We waited for an hour only to see elephants walk down Goodale Avenue in three minutes flat. The annual circus came to town on Tuesday night, and as part of the festivities, the elephants get dropped off in our town and walk to the arena. I think I have gone every year since Maria was two. As we walked down the hill to Goodale Avenue, a group of eccentric, tattooed teenagers walked up the hill towards us. Some were smoking, others drinking Mountain Dew. I had a hunch they may have been with the circus gang, and we were worried that we were late so I asked them if they had seen the elephants. They chuckled and replied “We have seen too many elephants – we are trying to get away from them!” My hunch was right, and we weren’t late. Alleluia.
When we arrived, there were about 20 other families in the park playing on the swings and slides and glancing up at the street every few minutes to see if there were any elephants in sight. We played around at the park for what seemed like a year since it was nearing bedtime when we heard a man drive by in a pick-up truck with a circus emblem on it yelling out his window “the elephants are coming.” All of the parents scurried up the hill to the curb of the street squinting down the road to try to catch a glimpse of the mammoth creatures. But, alas, no elephants.
I looked around at the other parents who looked irritated about the delay. The kids started to whine and pull at their parents’ shirts and pants. Others complained about the gnats and the heat (including my little dears). My mind went back to the man who yelled from his pick-up – he probably had no idea when the elephants were coming – he just liked to play that game to see a bunch of gaggling parents run at his command. After all, who were we to whine and complain about the delay when he and the rest of his crew spent countless hours on a train and would likely spend countless hours preparing for the circus this weekend. We, on the other hand, would head back to our quaint houses and snuggle into our warm beds for a good night’s sleep.
I tried to keep that in mind as I listened to Mario complain about the gnats and itching and Maria complain about being hot. One of my biggest pet peeves is the act of judging, and I find that I engage in that act when I am irritable, frustrated and tired. So, I kept my spirits up by thinking about how grateful I was to have the time to spend with M&M, to get to see elephants walking by us, to have the energy to stroll the kids to the park.

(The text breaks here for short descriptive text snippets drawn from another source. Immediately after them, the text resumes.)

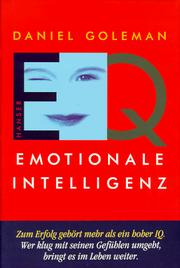 Emotionale Intelligenz by Daniel Goleman, Friedrich Griese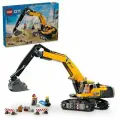 LEGO 60420 Yellow Construction Excavator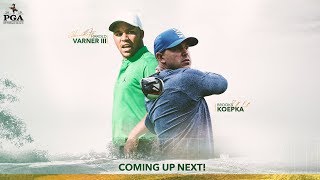 2019 PGA Championship  Round 4 Live Look In [upl. by Saitam]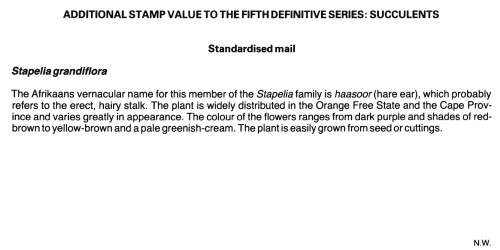 RSA 1993-04-01 Additional Value to the Definitive Issue FDC 5.22.1 [SACC R1]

And, then, ta-da! The elephants arrived. There was even a baby elephant holding onto its mommy’s tail with its trunk. Precious.

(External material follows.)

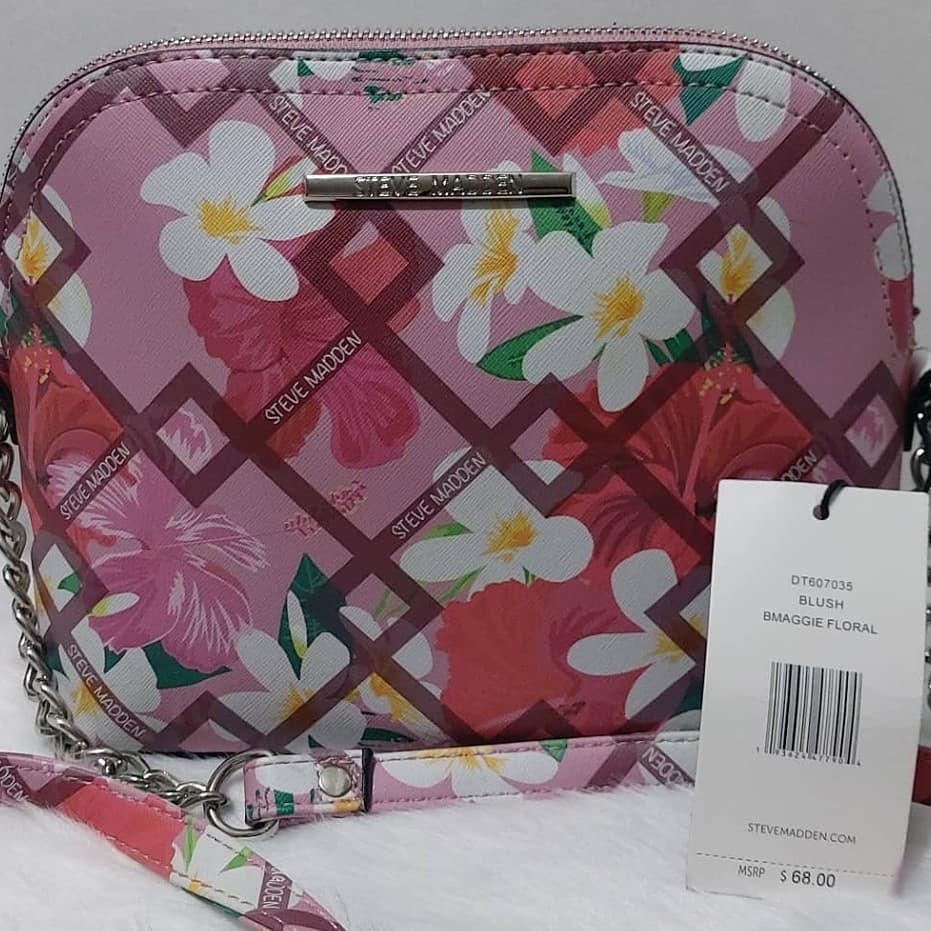 steve madden floral purse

When we woke the next morning, I took Maria to school. It was her first day of going into her
classroom all by herself. They are trying to prepare the kids for next year when they are encouraged to go into the classroom without parents. She did pretty good even though I saw her furtively glance back at me with a sad little face. Mario and I decided that she would be just fine and left to get the bike to take Mario to school. It is an old beat up Trek with a child seat in the front. We hopped on the bike and headed down Third Avenue. On our way down, Mario pointed out the birds in the grass and the dandelions growing in the field off the road. Excitement and wonder filled his voice, and I felt like we should be plastered on the front of a Norman Rockwell magazine. All I needed was a long flowing dress as I rode my bike to top off the picture. I walked into work feeling energized and again, grateful for something as simple as a 15 minute bike ride with my son.